**Data below**

_ _ _

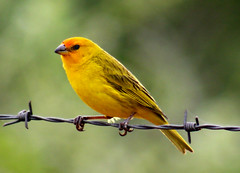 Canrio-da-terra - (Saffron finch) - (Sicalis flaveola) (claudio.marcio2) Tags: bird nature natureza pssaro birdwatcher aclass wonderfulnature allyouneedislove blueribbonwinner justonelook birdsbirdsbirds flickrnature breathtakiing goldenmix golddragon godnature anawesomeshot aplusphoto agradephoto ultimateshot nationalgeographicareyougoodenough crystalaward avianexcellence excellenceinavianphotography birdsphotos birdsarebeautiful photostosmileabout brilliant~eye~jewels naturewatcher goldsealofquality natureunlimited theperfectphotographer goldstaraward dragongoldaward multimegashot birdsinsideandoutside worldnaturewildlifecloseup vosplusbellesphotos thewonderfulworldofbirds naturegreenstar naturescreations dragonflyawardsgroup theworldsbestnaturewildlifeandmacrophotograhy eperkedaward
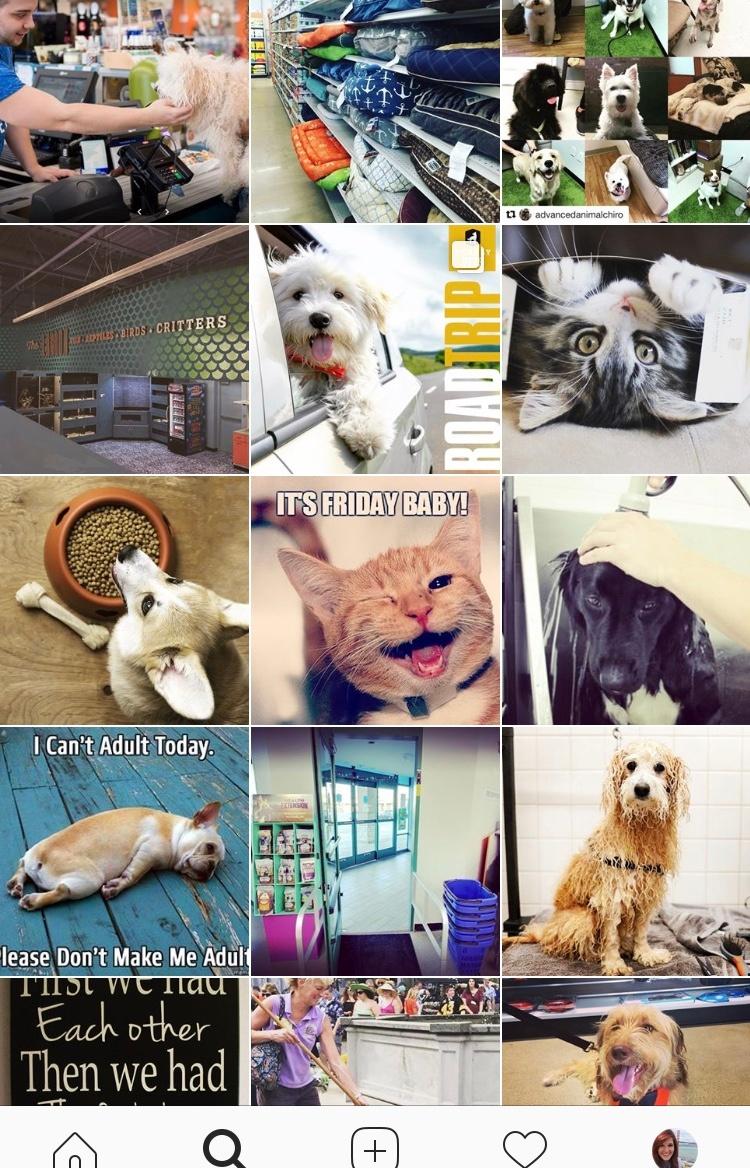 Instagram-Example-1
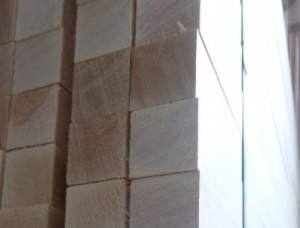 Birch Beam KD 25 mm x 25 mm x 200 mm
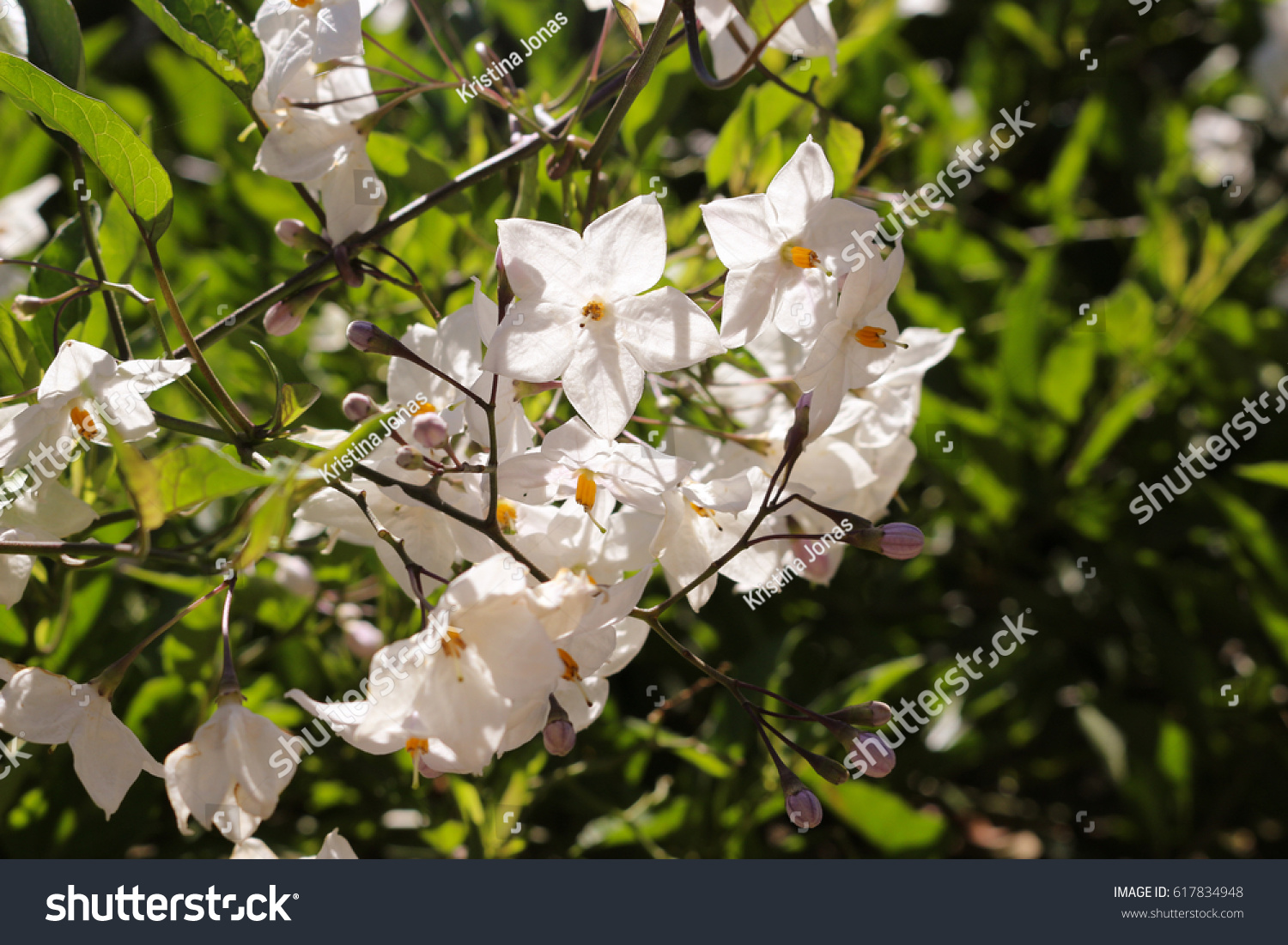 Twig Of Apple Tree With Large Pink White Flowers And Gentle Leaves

_ _ _

**What is being asked**
Could you restate exactly the lines from the line containing "Birch Beam KD 25 mm x 25 mm x 200 mm" through the end of the listing, both ends included and nothing else, leaving the images out?

**Exercise solution**
 Birch Beam KD 25 mm x 25 mm x 200 mm
 Twig Of Apple Tree With Large Pink White Flowers And Gentle Leaves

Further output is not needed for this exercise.